**Things to do**
• A. In the passage on the sorting robot's search graph, what does the goal manifold consist of?
• B. From the passage on the sorting robot's search graph, write out the stretch from "Definitions" through "node n to goal.".

**Selected passage**
○ ○ ○

The search graph size is potentially very large, so instead of constructing it in full, it is represented as an implicit graph; when the search wants to visit a node's successors for the first time, the successors are generated based on the current node—using, for example, the current location of the sorting robot, the current states of the picker mechanisms, the remaining target objects on the belt, conveyor speed, and static information like deposit locations and the robot model.

The search graph has a tree structure, since the same node is not expected nor permitted to be visited from different paths given the continuous nature of timing. The search graph has a branching factor on the order of the number of objects. The search graph does not have a single defined goal node and instead has a goal manifold consisting of all nodes with no successors, i.e., all nodes where no further action is possible/achievable. The search can terminate upon expanding the first node in the goal manifold, or continue generating better solutions until a deadline time has been reached.

Determining Achievable Actions

An achievable action by a picker mechanism is one that is possible given the current state of the picker mechanism (e.g., can only perform a pick action with an unoccupied picker mechanism, and can only perform a place action with an occupied picker mechanism), and is a possible movement for the sorting robot given the action's start time and the target object's position and the velocity/speed of the conveyor device. As mentioned above, a static robot model (e.g., that was generated using empirically-measured estimates of how much time it will take for the sorting robot to execute each action) can be used to determine which actions (to be associated with one or more successor nodes) are achievable from a node in the search graph.

Definitions

The A* search expands paths that have high estimated reward by using this function:

f(n)=g(n)+h(n) (1)

f(n) represents the total estimated reward of the path through node n.

g(n) represents the reward so far to reach node n.

h(n) represents the estimated reward from node n to goal.

In one example, the reward for a node is the sum of the rewards for the target objects it correctly places is:

g(n)=sum of r(o) for all placed target objects o (2)

Where r(o) is the reward function for a single object o. r(o) is a function of the target object's information. In a specific example, the target object's information that is used to determine its corresponding reward value is the target object's priority and area.

In one example, h(n), which estimates the reward from node n to the goal manifold allows the search technique to explore the best possibilities first, as long as it is admissible. It can be defined as the sum of the rewards of the target objects that are achievable to be picked up from the current node. In reality, not all might actually be achievable if picked in sequence.

h(n)=sum of r(o) for all target objects o pickable from node n (3)

○ ○ ○

**Source material**
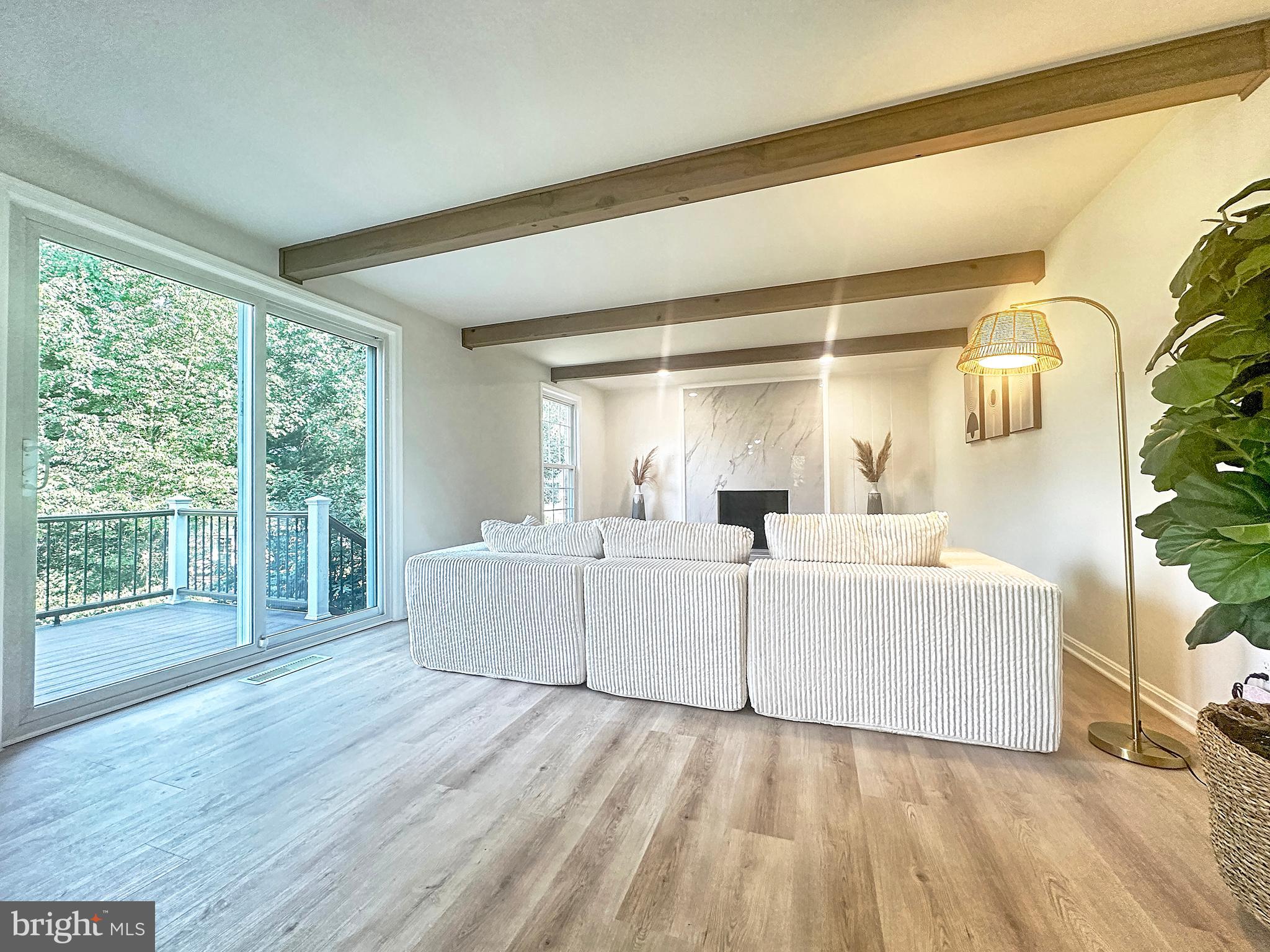 COPENHAVER - Residential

○ ○ ○

**Solution list**
• A. All nodes with no successors, meaning all nodes where no further action is possible or achievable.

• B.
Definitions

The A* search expands paths that have high estimated reward by using this function:

f(n)=g(n)+h(n) (1)

f(n) represents the total estimated reward of the path through node n.

g(n) represents the reward so far to reach node n.

h(n) represents the estimated reward from node n to goal.